2. Ключевые образы и их трактовка

«У Луки дрожит рука» — центральный, повторяющийся образ. Дрожь в руке евангелиста — это не физическая слабость, а метафора сомнения, страха, человеческой слабости того, кто призван запечатлеть Божественную истину навеки. Это жест художника, который осознаёт, что его слово определит сознание тысяч поколений.

«Время — бурная река» — мощная метафора, представляющая историю не как линейный поток, а как стихийную, несущуюся навстречу творцу силу. Евангелист видит не прошлое, а будущее, которое обрушивается на него с требованием отчёта.

«Отче, мимо эту чашу» — прямая аллюзия на молитву Христа в Гефсиманском саду. Ложкин возводит муку творца до уровня божественной агонии. Это мольба об отмене миссии, о снятии непосильной ответственности.

«Лик Венер пророкам страшен» — сложная, многослойная вставка. «Венеры» здесь могут быть поняты как языческие божества, символы плотской, «неправой» красоты, которая смущает пророка, отвлекает от аскезы. Или же это образ самой Красоты как таковой, которая для пророка-творца является таким же грозным и требовательным откровением, как и Бог.

«Встань, пророк, и внемли, и виждь» — ответ Бога, перекликающийся с пушкинским «Восстань, пророк...». Однако если у Пушкина это инициация, у Ложкина это — подтверждение долга, отказ в просьбе об избавлении. Миссия продолжается, несмотря на страх.

«И не то писал, слукавил, — / Не о том, о чём хотел» — гениальный, обескураживающий финал. Он снимает с евангелиста ореол непогрешимости. Творец, даже движимый высшей силой, остаётся человеком с его субъективностью, ошибками и компромиссами. Возможно, он «слукавил» из страха, возможно, не смог адекватно передать узренную «красу». Эта строчка делает образ Луки трагически человечным и ставит под сомнение саму возможность абсолютно верного воплощения истины в слове.

3. Структура и ритмика
Стихотворение построено как драматическая сцена. Первые строфы — это экспозиция страха, кульминация — безмолвная молитва и диалог с Богом, развязка — горькое осознание несовершенства результата. Ритм неровный, с паузами и многоточиями, передающий смятение и внутреннюю борьбу.

4. Связь с литературной традицией

А.С. Пушкин («Пророк»): Прямая полемика. Ложкин показывает не момент преображения в пророка, а его ежедневную, мучительную жизнь после этого преображения, его человеческие слабости и сомнения.

Ф.М. Достоевский (Легенда о Великом Инквизиторе): Тема бремени свободы и ответственности, страха перед судом человеческим и божественным.

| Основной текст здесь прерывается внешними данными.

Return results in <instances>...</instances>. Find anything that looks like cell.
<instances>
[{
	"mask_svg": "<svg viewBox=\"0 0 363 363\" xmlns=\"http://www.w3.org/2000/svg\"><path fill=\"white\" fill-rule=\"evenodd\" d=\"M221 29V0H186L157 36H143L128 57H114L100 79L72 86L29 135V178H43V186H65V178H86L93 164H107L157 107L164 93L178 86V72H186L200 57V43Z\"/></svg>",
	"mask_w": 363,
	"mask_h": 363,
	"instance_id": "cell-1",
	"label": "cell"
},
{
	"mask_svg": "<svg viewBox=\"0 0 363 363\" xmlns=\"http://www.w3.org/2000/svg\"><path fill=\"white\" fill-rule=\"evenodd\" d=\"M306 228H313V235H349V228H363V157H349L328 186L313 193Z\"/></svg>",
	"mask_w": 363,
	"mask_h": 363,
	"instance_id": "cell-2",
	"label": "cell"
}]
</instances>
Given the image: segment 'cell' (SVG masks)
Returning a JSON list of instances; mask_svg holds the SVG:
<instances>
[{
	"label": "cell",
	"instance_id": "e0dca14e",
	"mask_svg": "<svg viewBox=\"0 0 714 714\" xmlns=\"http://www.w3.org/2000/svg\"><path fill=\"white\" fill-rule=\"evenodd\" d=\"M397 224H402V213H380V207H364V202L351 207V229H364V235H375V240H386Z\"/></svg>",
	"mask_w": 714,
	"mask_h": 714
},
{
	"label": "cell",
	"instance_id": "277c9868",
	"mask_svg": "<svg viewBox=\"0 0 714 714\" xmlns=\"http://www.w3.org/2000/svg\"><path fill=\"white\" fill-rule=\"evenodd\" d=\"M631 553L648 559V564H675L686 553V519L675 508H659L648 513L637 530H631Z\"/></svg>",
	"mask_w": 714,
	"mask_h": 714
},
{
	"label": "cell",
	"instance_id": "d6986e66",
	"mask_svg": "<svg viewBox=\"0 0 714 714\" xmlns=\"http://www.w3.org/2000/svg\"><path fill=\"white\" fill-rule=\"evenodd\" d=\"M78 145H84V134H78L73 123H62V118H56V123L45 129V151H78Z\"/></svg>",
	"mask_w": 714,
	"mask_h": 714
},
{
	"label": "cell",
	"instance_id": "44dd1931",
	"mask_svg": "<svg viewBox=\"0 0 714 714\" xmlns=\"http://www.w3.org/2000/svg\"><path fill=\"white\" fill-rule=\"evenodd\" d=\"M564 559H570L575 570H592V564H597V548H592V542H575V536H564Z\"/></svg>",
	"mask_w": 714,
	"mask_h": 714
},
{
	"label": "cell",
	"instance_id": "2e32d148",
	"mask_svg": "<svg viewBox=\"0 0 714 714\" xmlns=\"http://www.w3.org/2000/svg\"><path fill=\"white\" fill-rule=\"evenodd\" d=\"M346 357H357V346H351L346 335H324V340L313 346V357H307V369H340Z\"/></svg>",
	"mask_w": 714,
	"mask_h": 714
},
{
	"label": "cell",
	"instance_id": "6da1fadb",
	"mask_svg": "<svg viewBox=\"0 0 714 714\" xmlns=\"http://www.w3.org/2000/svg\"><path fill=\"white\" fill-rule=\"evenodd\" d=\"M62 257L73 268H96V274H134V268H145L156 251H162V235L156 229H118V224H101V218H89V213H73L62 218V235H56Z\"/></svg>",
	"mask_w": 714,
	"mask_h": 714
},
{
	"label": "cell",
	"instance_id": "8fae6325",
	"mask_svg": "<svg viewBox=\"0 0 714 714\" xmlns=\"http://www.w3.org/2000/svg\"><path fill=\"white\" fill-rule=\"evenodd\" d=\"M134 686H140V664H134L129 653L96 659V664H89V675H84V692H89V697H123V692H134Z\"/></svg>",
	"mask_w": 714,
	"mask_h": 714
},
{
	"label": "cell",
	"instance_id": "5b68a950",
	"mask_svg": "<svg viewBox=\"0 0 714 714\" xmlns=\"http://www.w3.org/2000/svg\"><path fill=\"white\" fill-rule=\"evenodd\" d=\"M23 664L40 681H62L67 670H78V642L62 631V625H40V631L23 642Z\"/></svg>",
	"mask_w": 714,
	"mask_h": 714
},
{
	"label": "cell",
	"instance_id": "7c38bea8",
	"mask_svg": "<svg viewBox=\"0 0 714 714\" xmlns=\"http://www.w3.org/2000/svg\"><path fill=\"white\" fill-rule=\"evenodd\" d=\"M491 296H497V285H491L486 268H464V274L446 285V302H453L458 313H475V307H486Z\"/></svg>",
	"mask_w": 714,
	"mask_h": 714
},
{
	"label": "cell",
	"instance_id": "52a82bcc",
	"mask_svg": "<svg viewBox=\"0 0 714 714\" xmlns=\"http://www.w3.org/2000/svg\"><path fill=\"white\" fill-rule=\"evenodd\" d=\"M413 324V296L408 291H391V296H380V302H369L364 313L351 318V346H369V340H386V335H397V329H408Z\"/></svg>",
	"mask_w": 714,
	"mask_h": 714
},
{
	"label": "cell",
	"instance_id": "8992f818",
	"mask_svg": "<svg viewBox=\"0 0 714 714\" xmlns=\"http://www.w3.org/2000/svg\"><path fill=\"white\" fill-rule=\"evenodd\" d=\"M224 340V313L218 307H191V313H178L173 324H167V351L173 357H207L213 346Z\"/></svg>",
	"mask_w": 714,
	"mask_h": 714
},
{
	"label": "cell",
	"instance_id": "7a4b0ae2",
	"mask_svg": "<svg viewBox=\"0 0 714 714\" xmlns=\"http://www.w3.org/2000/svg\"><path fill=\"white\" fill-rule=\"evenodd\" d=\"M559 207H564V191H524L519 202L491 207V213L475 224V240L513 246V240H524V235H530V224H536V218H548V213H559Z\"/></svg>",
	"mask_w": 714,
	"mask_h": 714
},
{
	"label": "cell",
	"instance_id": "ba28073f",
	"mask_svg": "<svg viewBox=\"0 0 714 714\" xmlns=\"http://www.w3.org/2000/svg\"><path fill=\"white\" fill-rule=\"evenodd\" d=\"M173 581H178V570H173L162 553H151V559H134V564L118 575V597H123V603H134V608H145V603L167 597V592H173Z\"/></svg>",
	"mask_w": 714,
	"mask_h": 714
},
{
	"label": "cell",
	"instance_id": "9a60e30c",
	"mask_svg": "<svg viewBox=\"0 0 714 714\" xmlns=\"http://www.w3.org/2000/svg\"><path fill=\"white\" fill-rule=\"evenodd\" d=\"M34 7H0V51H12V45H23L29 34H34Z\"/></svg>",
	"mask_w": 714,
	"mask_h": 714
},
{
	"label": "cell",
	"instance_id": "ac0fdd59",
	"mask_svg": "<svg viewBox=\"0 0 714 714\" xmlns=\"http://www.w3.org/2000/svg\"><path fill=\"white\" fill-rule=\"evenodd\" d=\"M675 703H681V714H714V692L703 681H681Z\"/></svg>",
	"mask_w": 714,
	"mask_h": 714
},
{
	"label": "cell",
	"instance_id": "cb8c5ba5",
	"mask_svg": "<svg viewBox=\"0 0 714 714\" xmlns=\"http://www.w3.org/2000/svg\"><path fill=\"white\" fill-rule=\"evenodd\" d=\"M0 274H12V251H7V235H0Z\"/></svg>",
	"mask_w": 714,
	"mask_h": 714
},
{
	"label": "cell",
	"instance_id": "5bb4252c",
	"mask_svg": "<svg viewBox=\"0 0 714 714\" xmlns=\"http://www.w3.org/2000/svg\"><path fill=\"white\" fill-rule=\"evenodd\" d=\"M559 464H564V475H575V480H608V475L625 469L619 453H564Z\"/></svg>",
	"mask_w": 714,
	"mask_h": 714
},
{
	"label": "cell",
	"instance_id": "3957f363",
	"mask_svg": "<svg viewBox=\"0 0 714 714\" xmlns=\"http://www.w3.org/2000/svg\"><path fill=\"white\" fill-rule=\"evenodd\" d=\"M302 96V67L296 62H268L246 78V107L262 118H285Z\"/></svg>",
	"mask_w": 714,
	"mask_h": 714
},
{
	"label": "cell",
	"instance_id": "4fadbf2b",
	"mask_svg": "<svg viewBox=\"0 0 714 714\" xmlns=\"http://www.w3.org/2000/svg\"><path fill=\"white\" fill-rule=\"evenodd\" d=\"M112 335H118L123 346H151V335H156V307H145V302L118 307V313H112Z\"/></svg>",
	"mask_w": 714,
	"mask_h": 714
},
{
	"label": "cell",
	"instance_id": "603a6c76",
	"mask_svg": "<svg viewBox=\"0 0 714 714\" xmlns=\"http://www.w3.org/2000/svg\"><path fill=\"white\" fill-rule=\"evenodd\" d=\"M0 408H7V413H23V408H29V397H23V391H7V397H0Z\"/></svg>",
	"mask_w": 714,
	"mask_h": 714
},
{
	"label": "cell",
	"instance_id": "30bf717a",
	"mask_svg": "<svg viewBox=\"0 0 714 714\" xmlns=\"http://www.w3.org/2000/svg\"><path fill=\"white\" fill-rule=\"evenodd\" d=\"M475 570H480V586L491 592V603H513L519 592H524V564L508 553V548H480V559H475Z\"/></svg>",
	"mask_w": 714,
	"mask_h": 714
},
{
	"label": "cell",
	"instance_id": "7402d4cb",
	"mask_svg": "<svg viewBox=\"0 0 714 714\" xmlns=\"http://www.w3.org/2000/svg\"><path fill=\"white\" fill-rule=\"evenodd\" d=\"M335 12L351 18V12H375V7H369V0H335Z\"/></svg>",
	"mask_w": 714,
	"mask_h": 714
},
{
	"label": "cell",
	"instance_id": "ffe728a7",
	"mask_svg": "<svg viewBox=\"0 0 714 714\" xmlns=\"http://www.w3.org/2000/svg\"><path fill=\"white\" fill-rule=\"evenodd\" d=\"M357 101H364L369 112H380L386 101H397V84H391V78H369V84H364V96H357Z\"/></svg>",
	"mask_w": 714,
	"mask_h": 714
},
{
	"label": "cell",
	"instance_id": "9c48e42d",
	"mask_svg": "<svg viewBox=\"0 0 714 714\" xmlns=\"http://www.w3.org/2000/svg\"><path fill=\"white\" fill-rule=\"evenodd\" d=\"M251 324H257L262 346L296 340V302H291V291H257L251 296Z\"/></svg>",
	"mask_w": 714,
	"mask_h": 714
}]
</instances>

М.А. Булгаков («Мастер и Маргарита»): Мотив Pilate, мучающегося своим поступком, и тема того, что рукопись (евангелие от Мастера) не сгорает, обретая свою, иногда не зависящую от автора, судьбу.

Вывод:

«Да, конечно, не напрасно...» — это стихотворение о цене пророческого и творческого дара. Ложкин снимает с фигуры творца-евангелиста хрестоматийный глянец, показывая его живой, трепещущей, испуганной человеческой сущностью. Дрожь в руке Луки — это знак предельной ответственности, а его конечное «слукавил» — горькое признание в невозможности идеального воплощения истины. В контексте творчества Бри Ли Анта это глубокое размышление о природе самого художественного слова, которое всегда находится в напряжении между божественным откровением и человеческой немощью, между долгом и страхом, между замыслом и неизбежным искажением при воплощении.